自分で認識できない部分の内、自分の外部に属する多くについては、剥がせている方だとは思う。想像や決めつけには、こうあって欲しいという願望が含まれている為、自分が好ましく感じる恣意的な因果が入り込んでいる筈であり、基本的にそういう類の物語性は排除して生きてきたつもりである。だが「自ら選択し生きている人生」という意味での物語性まで失っている可能性に気付いたのは、ここ1.2年のことだ。自分が何かをするという経験は「自分が何者なのか」が定まっていないと、ただの行為、情報としてのみ認識される。自分からの評価がつかない。評価をしないまま放置していると、どうでもいいことになってしまい記憶に残らない。その時に応じて何かしら行為をしていながら、自分の物語を生きている実感がないのである。
自分の内部にもある認識出来ない部分とは別に、そもそも自分で作らなければ埋められない闇がある。その一つが「自分が何者なのか」だ。答は自由に決められるが、決めなくても生きてはいける。出来事は起こり続け自分に打ち寄せ続ける以上、自分らしきものは不明だが確かに存在する。打ち寄せる波に乗って移動したり、知らない間に変化していたり、受け身に徹する生き方である。何も求めないので手に入れる喜びはなくなるが、その代わりよほどひどいものごとでなければ何でも楽しめる。期待しないのでひどいものごとが来てもがっかりしなくて済む。私も「固執しないことに固執する」という一見矛盾したような思いを持つ自覚が「個性的である」という自負にまで育ってしまい、それ以上社会的な自分は選択してこなかった。自分の人生の意味、目的を考えようとした途端に「人生に意味はなく、生きているから生きているのであり目的は死ぬまで生きることだ」といった考えが思考の邪魔をするのも、自分の中にある社会性の軽視、社会的に何者であろうとするのか、その決定を避けてきた為かと思われる。選ばない生き方を選んだとも言えるが「偶々生まれて死ぬまで生きました。おしまい」以上の物語にはならないのである。昔は私もそれで結構だった訳だが、楽過ぎて自尊心は全く持てなかった。
格好いい人は、必死だ。必死な人は、尊い。それをしなければならない切実さがあり、一生懸命考えてやるから結果的に必要なことをしているのだと思う。その切実さを最も身近に強く感じさせてくれたのは妻である。元々自分の外側の全方位から敏感に情報を掬い取る繊細さと並外れた想像力があり、心を動かす速度・頻度・強度が誰よりも大きい。本来なら自分の生活だけ頑張ればいい筈なのに、子が生まれてからは猶更、酷いニュースに日々心底苦しんでいて生き辛い。気楽な独身の頃であっても彼女の切実さは表に現れており、その居方は不思議と野性味がある。居酒屋で面と向かった最初の印象は「妊娠したら壁を食べそうな人」だった。信頼できる人という意味であり自分は赤面した。妻は俳優で、他者が書き出した人間として生きて見せることを本当に楽しんでやれる人である。そこに集中できる環境を作りたいと勝手に思う。

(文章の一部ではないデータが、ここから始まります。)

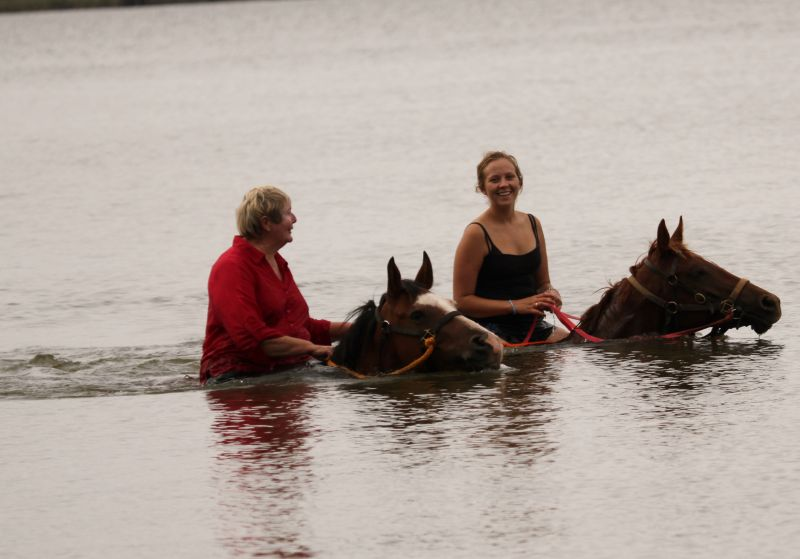 Lesley & Breanna Hargrave swimming Tango and Caprice in lake.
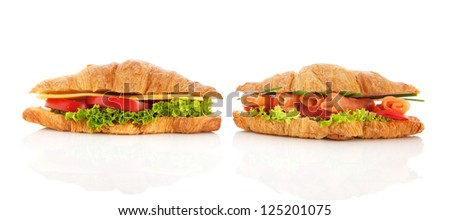 Croissants with cheese, salmon lettuce and tomatoes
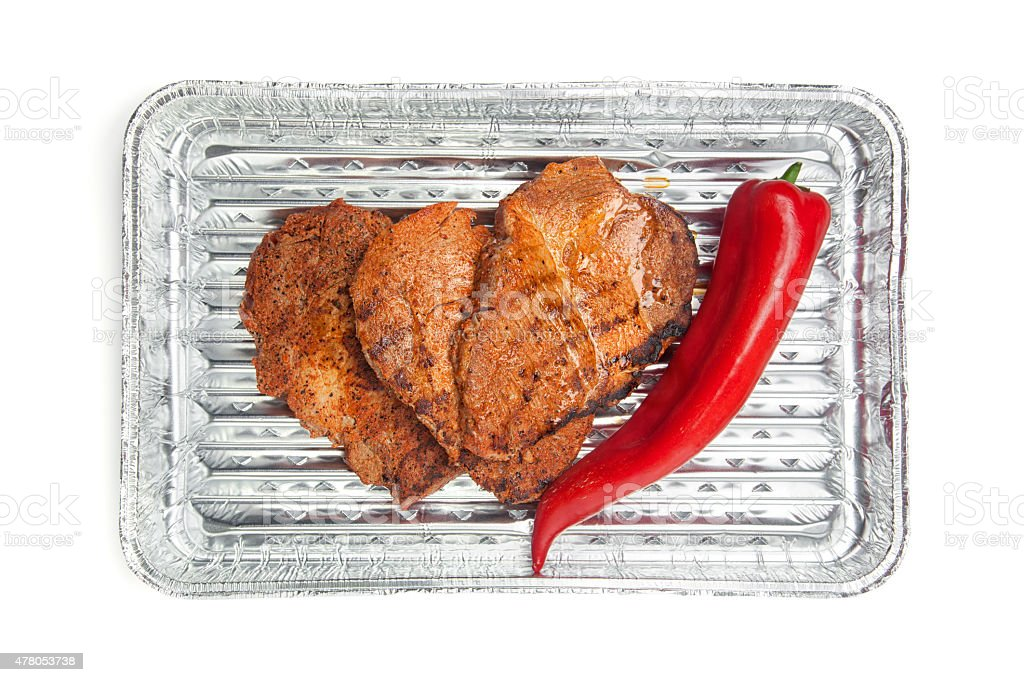 Grilled meat in barbecue tray stock photo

①芝居作りや自分たちの生活のことを前向きに悩めるよう、彼女がすぐ絶望しないように助けたい。経済的な面も必要だが、他者への共感の持ち方、考え方など、妻と私の人間性の差は大きい。また二人とも自尊心が低いという共通点はあるのだが、低い理由は全く異なるようだ。その違いに生き辛さに関するヒントがある気がする。これまでもピンチの度に言語化してやりとりしてきたが、これからも異質な彼女との交流を続けたい。理解は必ずしも必要ではない。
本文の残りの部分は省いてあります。